Historically, globalisation has needed a hegemon. America seems to be retreating from that role and China is not yet ready for it. So far it has opened itself to foreigners only when it sees a clear benefit to itself. As one foreign executive who has spent decades in China puts it, “the defining ideology in China is the ideology of nationalism. Its view is, ‘foreign capital should be here as long as it is useful to us’. It’s not an intellectual commitment to open markets and a level playing field.”
In the 1980s, the strategic military alliance between America and Japan ensured that economic tensions were never allowed to get out of hand. By contrast, economic and geopolitical tensions between America and China tend to reinforce each other. America’s prohibitions on government purchases of Chinese-made telecommunications gear are prompted by fears that they would expose critical American infrastructure to Chinese attack.
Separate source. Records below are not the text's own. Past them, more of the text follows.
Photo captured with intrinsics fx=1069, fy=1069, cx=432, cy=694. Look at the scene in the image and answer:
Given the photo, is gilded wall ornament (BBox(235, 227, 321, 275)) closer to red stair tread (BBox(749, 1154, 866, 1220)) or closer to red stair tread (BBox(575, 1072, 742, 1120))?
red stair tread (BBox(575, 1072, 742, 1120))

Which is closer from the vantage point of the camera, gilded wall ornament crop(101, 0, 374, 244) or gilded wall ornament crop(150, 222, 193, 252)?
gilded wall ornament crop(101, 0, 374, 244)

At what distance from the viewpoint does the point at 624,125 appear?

China, for its part, has until recently treated the nascent Trans-Pacific Partnership as the economic counterpart to America’s military ‘pivot’ to Asia: an attempt to ‘encircle’ China and contain its rise.
Given such political headwinds, the surprise is not that globalisation has struggled, but that it has not struggled more. One reason is that the lessons of the 1930s have been taken on board. Central banks in the countries hit hardest by the financial crisis have pursued unprecedented monetary expansion. That drove down their exchange rates, triggering protests and some protectionist reaction, but far less than in the 1930s.
No real alternative
The anti-globalisers lack an ideological focus. “In the 1930s there were very powerful alternative ideologies – communism and fascism,” says Harold James, an economic historian at Princeton University. Now “we have anti-globalisation, with no set of beliefs that would really sustain anti-globalisation.” Others may envy the way China’s communist party has transformed the economy, but few wish to embrace its political ideology.
Certainly in recent years state capitalism has emerged as a competitor to liberal capitalism, causing a shift towards gated globalisation. But so far the state capitalists are sticking to the rules of the global system. Russia has joined the WTO and is hoping to join the OECD. And state capitalism itself is less able to deliver sustainable growth, one reason why India, Brazil and Indonesia suffered runs on their currencies this past summer.
John Ikenberry, a political scientist at Princeton, notes that even as America’s hegemony has eroded, more of the rest of the world is now democratic and at least nominally committed to free-market capitalism than in the 1980s, when globalisation last paused. That, he thinks, should help its institutions survive.
So the chances are that globalisation will not go into reverse. The power of technology to erase distance is too strong, and the economic benefits of international trade and foreign investment are too widely accepted. But nor will globalisation regain the broad and often unquestioned support it had before 2008. The risk is not that the gates to globalisation will be slammed shut altogether, but that governments will make them too effective: that export promotion will shade into protectionism and wasteful industrial policy, that the crackdown on banks and capital flows will deprive deserving countries and businesses of capital, and that the proliferation of rules and regulations will breed costly bureaucracy and rent-seeking.
Political leaders, most of all in America and China, must not lose sight of the huge benefits that a freer flow of people, trade and capital has brought over the decades, even if such flows occasionally go awry. Gates must remain the exception, and openness the rule.